Fue entonces cuando me arrepentí de no haber aceptado la oferta de Xenia Mora para organizar una presentación en Mendoza. Habrían sido 22 horas de viaje desde Mar del Plata y otras 18 0 20 de regreso a Buenos Aires, pero en unos autobuses de tanta calidad uno estaría dispuesto a ir incluso hasta el fin del mundo.
Mucho deberían aprender los empresarios de transporte españoles, y los viajeros no deberíamos tolerar los vehículos tercer mundistas que se utilizan en la península ibérica y donde uno va emparedado entre asientos a unos precios que triplican los argentinos.
Me gusta mucho también el sistema de facturación de equipajes. Uno le entrega la valija al mozo, tras la correspondiente propina de uno o dos pesos, quien la guarda en el compartimento de carga y, a cambio, te entrega un resguardo con un número. Así el viajero se despreocupa y no se ve obligado a andar pendiente cada vez que se detiene el autocar para que no le birlen el equipaje, aunque sea una cuestión que no es frecuente que suceda.
Una vez más, gracias a la poesía, me encontré a alguien esperando en la estación de ómnibus. La señora doña María Gabriela Abeal, y lo digo así porque tanto ella, como su hija Ágata que me regaló los tres libros prometidos escritos por ella, su marido y su familia al completo se portaron conmigo con letras mayúsculas.
Tras dejar el equipaje en el hotel, necesitaba comer algo y lo hice en el restaurante que queda en el espolón: un tostadito, que es como aquí le llaman a un sandwich de jamón y queso enorme, equivalente a tres piezas de los españoles y más exquisitamente preparado.
La ensenada en la que está ubicado el espolón me recordó mucho a la ciudad de A Coruña. Si tuviera la Torre de Hércules en un extremo y el Pirulí en el otro, no se apreciaría casi la diferencia.
Mar del Plata es una ciudad netamente turística. En verano dicen que apenas se puede andar por la calle sin darse codazos con la gente. Me gustó porque posee un comercio fácil como mi ciudad, Pontevedresa. Allí compré un par de recipientes para mate y las correspondientes bombillas, ya que en el taller del poeta sólo dispongo de una bombilla de mate centenaria, perteneciente a la tía Emérita, que es de alpaca y que, tal vez por esa circunstancia, me despelleja los labios cuando tomo el mate un poco caliente.

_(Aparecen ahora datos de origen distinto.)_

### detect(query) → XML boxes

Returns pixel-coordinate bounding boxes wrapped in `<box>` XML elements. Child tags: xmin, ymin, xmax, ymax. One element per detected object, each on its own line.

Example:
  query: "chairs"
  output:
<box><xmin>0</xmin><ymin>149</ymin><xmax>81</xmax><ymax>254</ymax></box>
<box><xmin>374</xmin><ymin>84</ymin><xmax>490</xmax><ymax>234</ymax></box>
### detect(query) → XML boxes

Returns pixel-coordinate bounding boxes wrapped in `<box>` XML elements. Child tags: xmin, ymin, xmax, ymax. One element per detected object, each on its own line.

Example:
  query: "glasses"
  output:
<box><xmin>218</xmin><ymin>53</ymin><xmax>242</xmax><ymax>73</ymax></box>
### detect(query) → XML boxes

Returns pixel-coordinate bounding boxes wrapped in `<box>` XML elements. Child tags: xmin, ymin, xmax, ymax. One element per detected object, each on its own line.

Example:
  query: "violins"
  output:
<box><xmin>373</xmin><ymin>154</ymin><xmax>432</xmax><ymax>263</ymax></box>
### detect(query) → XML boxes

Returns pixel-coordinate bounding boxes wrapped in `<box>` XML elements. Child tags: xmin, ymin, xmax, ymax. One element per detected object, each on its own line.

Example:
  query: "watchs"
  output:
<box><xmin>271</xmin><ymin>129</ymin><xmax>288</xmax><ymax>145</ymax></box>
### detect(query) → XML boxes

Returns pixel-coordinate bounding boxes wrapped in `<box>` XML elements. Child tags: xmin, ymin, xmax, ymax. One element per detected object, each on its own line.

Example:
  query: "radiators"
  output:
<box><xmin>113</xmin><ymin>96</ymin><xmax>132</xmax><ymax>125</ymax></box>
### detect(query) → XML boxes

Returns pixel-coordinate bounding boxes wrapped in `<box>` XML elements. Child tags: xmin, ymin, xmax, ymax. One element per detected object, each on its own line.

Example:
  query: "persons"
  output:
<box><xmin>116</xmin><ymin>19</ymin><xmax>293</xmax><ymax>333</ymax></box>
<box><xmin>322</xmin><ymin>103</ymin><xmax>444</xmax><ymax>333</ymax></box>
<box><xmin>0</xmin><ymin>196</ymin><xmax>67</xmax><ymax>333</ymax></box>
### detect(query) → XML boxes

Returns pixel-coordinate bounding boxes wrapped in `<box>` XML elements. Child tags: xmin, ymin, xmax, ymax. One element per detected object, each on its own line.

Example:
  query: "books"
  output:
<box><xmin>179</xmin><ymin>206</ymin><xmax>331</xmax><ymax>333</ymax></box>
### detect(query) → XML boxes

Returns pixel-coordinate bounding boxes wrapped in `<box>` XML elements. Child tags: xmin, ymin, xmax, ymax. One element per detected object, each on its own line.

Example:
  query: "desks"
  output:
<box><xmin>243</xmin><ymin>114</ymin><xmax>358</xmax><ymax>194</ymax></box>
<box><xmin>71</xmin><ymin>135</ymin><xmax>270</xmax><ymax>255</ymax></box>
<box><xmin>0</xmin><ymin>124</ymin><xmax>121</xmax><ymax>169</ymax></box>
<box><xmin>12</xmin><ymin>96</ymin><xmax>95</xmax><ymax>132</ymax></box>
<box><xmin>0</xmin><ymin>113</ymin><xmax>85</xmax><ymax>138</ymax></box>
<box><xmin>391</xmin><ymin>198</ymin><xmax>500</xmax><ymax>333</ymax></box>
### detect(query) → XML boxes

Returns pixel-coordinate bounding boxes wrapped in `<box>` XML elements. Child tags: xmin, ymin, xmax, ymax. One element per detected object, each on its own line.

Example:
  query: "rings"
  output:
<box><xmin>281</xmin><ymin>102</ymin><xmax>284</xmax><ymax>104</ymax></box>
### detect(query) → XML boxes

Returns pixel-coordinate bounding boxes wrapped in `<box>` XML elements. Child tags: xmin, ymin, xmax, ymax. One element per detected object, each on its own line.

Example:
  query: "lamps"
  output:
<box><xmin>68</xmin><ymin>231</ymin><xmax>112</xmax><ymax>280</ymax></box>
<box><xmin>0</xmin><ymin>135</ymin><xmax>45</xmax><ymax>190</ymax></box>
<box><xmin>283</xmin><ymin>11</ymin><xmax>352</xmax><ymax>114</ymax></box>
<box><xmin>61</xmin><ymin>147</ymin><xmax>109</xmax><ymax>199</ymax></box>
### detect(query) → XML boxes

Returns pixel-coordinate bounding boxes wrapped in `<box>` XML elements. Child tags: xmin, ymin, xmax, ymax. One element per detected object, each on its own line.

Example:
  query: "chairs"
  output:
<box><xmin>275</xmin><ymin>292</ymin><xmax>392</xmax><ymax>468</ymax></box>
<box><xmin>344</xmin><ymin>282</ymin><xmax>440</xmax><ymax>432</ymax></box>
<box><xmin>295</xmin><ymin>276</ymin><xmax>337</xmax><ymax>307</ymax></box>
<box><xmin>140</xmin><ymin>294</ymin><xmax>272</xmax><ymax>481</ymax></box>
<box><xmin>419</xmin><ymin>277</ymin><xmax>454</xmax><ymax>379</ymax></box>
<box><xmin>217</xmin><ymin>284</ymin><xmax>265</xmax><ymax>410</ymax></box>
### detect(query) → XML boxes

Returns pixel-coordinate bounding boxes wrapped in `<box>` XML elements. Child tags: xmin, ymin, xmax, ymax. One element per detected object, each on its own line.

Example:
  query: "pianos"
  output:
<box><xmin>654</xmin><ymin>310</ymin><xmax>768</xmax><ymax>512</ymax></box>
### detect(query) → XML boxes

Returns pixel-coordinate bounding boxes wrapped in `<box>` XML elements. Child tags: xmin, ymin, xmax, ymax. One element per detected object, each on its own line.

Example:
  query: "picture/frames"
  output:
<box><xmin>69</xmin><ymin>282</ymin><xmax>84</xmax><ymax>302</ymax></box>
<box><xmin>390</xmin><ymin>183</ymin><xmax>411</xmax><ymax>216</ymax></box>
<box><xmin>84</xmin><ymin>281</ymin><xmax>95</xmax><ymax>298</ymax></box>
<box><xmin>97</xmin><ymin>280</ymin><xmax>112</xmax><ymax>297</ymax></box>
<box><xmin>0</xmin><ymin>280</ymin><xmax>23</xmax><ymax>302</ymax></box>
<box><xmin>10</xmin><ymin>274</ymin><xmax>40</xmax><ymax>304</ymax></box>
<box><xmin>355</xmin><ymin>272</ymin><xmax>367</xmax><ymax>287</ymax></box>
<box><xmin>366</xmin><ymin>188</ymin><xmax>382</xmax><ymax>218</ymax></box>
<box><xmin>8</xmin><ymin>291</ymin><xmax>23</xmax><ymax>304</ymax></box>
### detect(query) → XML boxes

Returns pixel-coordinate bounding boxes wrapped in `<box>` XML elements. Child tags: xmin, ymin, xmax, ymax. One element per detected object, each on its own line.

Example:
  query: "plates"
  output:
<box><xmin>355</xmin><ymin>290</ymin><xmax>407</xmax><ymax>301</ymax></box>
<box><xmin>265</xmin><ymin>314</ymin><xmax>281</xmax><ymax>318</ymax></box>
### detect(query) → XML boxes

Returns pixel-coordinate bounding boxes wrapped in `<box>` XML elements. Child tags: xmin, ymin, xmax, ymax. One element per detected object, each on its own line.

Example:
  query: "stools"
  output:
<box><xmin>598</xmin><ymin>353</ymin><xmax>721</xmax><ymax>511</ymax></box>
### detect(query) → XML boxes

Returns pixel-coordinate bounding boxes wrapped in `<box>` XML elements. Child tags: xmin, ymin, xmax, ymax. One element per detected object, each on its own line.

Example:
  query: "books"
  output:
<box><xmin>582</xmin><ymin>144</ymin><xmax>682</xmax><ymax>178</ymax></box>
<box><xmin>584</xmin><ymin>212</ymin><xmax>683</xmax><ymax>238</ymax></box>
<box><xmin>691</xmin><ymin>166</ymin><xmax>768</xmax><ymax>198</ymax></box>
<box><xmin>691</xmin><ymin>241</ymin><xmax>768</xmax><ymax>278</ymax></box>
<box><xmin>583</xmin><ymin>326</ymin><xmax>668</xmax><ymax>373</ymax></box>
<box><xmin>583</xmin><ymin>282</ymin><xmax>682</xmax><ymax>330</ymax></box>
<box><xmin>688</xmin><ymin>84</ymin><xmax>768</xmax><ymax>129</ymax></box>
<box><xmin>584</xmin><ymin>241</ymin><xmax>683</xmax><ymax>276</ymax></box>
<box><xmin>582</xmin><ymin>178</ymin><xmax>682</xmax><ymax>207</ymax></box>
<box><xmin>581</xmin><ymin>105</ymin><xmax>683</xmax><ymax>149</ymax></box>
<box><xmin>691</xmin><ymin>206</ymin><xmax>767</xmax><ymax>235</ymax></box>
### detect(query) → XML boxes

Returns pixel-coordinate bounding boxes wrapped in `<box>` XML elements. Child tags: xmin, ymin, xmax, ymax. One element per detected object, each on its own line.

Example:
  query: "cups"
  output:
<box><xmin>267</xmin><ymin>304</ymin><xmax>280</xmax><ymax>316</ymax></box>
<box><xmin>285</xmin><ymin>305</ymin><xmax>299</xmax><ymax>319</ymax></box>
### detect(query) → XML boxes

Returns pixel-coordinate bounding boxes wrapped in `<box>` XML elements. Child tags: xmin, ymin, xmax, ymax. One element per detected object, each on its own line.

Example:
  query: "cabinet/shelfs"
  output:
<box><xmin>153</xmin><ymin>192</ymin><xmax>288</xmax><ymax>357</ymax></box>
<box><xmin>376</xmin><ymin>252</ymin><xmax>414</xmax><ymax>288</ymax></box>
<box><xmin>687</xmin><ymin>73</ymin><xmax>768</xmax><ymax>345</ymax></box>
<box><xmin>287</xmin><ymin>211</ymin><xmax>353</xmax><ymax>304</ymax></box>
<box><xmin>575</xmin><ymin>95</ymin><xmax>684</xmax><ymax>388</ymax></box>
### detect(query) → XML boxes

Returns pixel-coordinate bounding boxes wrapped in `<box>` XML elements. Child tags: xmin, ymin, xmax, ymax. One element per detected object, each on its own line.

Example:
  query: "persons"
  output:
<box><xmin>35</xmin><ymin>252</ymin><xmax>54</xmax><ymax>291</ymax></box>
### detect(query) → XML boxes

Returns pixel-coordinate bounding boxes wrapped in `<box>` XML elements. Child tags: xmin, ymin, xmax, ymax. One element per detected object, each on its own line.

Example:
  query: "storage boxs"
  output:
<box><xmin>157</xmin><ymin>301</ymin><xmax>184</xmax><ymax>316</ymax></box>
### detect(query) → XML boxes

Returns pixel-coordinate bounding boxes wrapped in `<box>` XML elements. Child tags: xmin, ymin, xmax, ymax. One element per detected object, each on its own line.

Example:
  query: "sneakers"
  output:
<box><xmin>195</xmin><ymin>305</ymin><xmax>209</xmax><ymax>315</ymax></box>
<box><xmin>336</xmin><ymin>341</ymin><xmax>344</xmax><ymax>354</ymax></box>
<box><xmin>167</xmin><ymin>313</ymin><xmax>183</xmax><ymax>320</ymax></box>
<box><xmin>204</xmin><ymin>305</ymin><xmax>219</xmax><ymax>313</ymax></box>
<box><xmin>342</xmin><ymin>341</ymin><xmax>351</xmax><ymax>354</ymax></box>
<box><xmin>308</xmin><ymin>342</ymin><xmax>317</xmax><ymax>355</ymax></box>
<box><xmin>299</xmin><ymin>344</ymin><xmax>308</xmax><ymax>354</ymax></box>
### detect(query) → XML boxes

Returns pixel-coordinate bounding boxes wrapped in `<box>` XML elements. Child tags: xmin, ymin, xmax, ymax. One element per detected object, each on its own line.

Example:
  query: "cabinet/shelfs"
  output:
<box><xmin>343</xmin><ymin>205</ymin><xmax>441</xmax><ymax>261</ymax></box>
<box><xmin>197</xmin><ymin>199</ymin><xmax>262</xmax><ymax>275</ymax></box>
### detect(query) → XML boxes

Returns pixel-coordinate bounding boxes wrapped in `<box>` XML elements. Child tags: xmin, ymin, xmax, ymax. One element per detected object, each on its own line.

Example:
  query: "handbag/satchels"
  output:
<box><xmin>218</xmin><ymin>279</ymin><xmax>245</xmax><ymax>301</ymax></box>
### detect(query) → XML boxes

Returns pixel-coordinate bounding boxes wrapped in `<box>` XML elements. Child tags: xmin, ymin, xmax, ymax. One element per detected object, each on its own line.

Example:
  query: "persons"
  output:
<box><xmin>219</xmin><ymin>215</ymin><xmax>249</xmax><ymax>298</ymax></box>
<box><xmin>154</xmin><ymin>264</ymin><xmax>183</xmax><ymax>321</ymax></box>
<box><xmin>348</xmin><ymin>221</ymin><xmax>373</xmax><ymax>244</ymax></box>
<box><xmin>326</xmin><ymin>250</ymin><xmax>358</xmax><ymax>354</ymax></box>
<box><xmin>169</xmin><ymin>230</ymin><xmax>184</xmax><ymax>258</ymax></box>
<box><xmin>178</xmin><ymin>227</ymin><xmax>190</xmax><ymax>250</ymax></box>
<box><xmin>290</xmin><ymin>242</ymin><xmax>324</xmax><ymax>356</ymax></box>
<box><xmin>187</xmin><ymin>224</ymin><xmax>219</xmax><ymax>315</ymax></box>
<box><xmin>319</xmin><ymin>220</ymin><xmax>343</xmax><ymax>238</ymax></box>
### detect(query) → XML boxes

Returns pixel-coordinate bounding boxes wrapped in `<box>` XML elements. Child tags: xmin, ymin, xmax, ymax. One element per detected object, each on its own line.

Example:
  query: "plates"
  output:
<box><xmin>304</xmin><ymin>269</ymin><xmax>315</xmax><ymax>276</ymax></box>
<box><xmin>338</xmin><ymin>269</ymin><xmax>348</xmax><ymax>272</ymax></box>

Pero… ¿Un gallego tomando mate en Galicia? Sí. Así es. Desde que lo probé en Sardegna, en casa del poeta argentino Gabriel Impaglione y comprobé que en los supermercados de Pontevedra se encuentras las marcas Nobleza Gaucha y la Cruz de Malta.
Al atardecer, participación en el programa “Momento amor” de la emisora marplatense FM 105.1 conducido por Marta Riat y Juan Carlos Roca.
Por la noche cené en el restaurante Baviera, junto al hotel, unos filetes de lenguado y me fui a dormir no sin antes escuchar la maravillosa voz de Dulce Pontes en el Mp4.
Al día siguiente sería mi presentación en el Salón Puyrredón y era preciso descansar.